Le ottime condizioni samitarie dei nostri allevamenti invitano a non fare allarmismo, tanto più che la trasmissione della malattia non avviene attraverso le carni di suino, ma semmai da uomo a uomo dopo l’adattamento del virus a quest’ultimo. Vale la pena ricordare che già nel 1976 negli Usa venne segnalato un caso di malattia nell’uomo (ad esito infausto) con un sottotipo H1N1 presente anche nei suini, al quale fecero seguito infezioni in almeno 500 persone che però superarono senza conseguenze l’infezione. Potremmo essere di fronte ad una situazione analoga e se dunque è opportuno prestare attenzione, è fuor di luogo lanciare allarmi ingiustificati. Da parte del ministero della Salute arriva peraltro la rassicurazione che l’Italia dispone di un piano concordato con gli altri Paesi della Ue per far fronte ad una eventuale pandemia influenzale.

 

La parola ai produttori

Nessun motivo dunque per dubitare delle carni suine, specie se di provenienza italiana, come evidenzia il presidente dei suinicoltori italiani (Anas), Giandomenico Gusmaroli, che giusto una settimana fa, dal podio della Rassegna suinicola di Reggio Emilia aveva invitato a valorizzare il Made in Italy in campo alimentare e suinicolo in particolare. “Dal Messico – ha dichiarato Gusmaroli – arriva l’ennesima dimostrazione di come le nostre richieste siano prioritarie e nell’interesse di tutti”.
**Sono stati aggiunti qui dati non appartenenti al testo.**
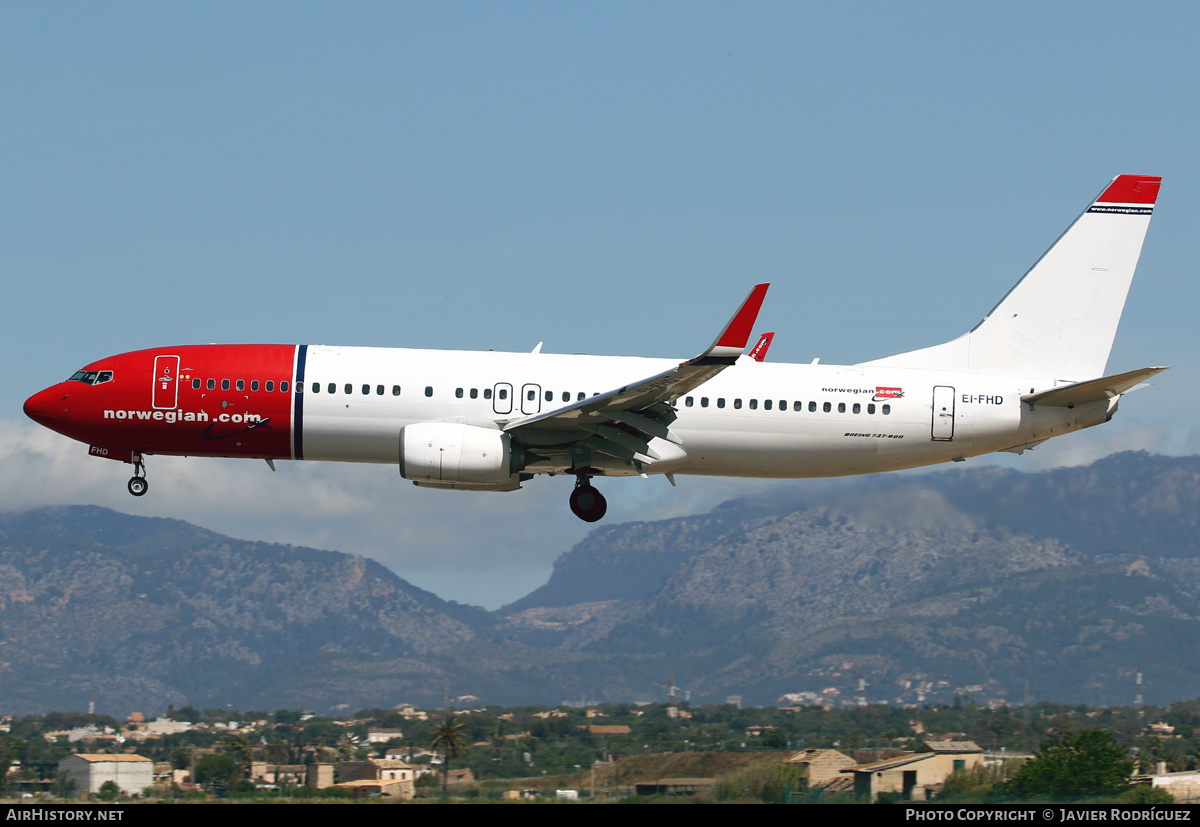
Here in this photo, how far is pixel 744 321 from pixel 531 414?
273 inches

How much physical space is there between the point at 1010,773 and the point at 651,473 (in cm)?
1084

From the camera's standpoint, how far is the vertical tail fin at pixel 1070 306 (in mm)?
35438

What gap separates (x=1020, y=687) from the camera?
17812 cm

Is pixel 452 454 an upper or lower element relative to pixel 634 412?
lower

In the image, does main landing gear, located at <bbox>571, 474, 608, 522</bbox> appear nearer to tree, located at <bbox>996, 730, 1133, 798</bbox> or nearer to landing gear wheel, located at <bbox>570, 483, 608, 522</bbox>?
landing gear wheel, located at <bbox>570, 483, 608, 522</bbox>

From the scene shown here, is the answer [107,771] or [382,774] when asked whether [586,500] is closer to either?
[382,774]

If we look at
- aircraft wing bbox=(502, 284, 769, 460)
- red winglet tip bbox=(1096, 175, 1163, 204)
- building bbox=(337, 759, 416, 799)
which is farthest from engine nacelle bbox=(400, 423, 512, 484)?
red winglet tip bbox=(1096, 175, 1163, 204)

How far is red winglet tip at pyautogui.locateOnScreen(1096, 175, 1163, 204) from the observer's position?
3666cm

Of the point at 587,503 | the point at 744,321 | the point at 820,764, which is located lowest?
the point at 820,764

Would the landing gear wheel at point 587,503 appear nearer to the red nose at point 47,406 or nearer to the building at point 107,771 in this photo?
the building at point 107,771

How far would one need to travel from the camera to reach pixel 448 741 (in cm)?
3061

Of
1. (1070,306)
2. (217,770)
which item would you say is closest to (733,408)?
(1070,306)

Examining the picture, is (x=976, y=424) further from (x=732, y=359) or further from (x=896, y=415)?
(x=732, y=359)
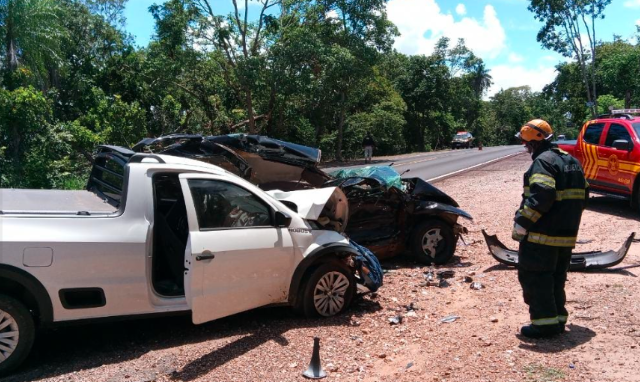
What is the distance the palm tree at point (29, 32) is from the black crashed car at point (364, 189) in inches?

Sulla qualità delle produzioni italiane interviene anche la Cia che ricorda come nel nostro Paese ci siano rigidi e rigorosi controlli che permettono di individuare immediatamente qualsiasi tipo di infezione, mentre gli allevatori hanno compiuto notevoli investimenti sul fronte qualitativo che garantiscono la massima sicurezza animale e alimentare. Sulla stessa lunghezza anche Confagricoltura che sottolinea come oltre ai controlli anche l’assenza di importazioni di suini dalle aree del centro America sia un ulteriore elemento di rassicurazione.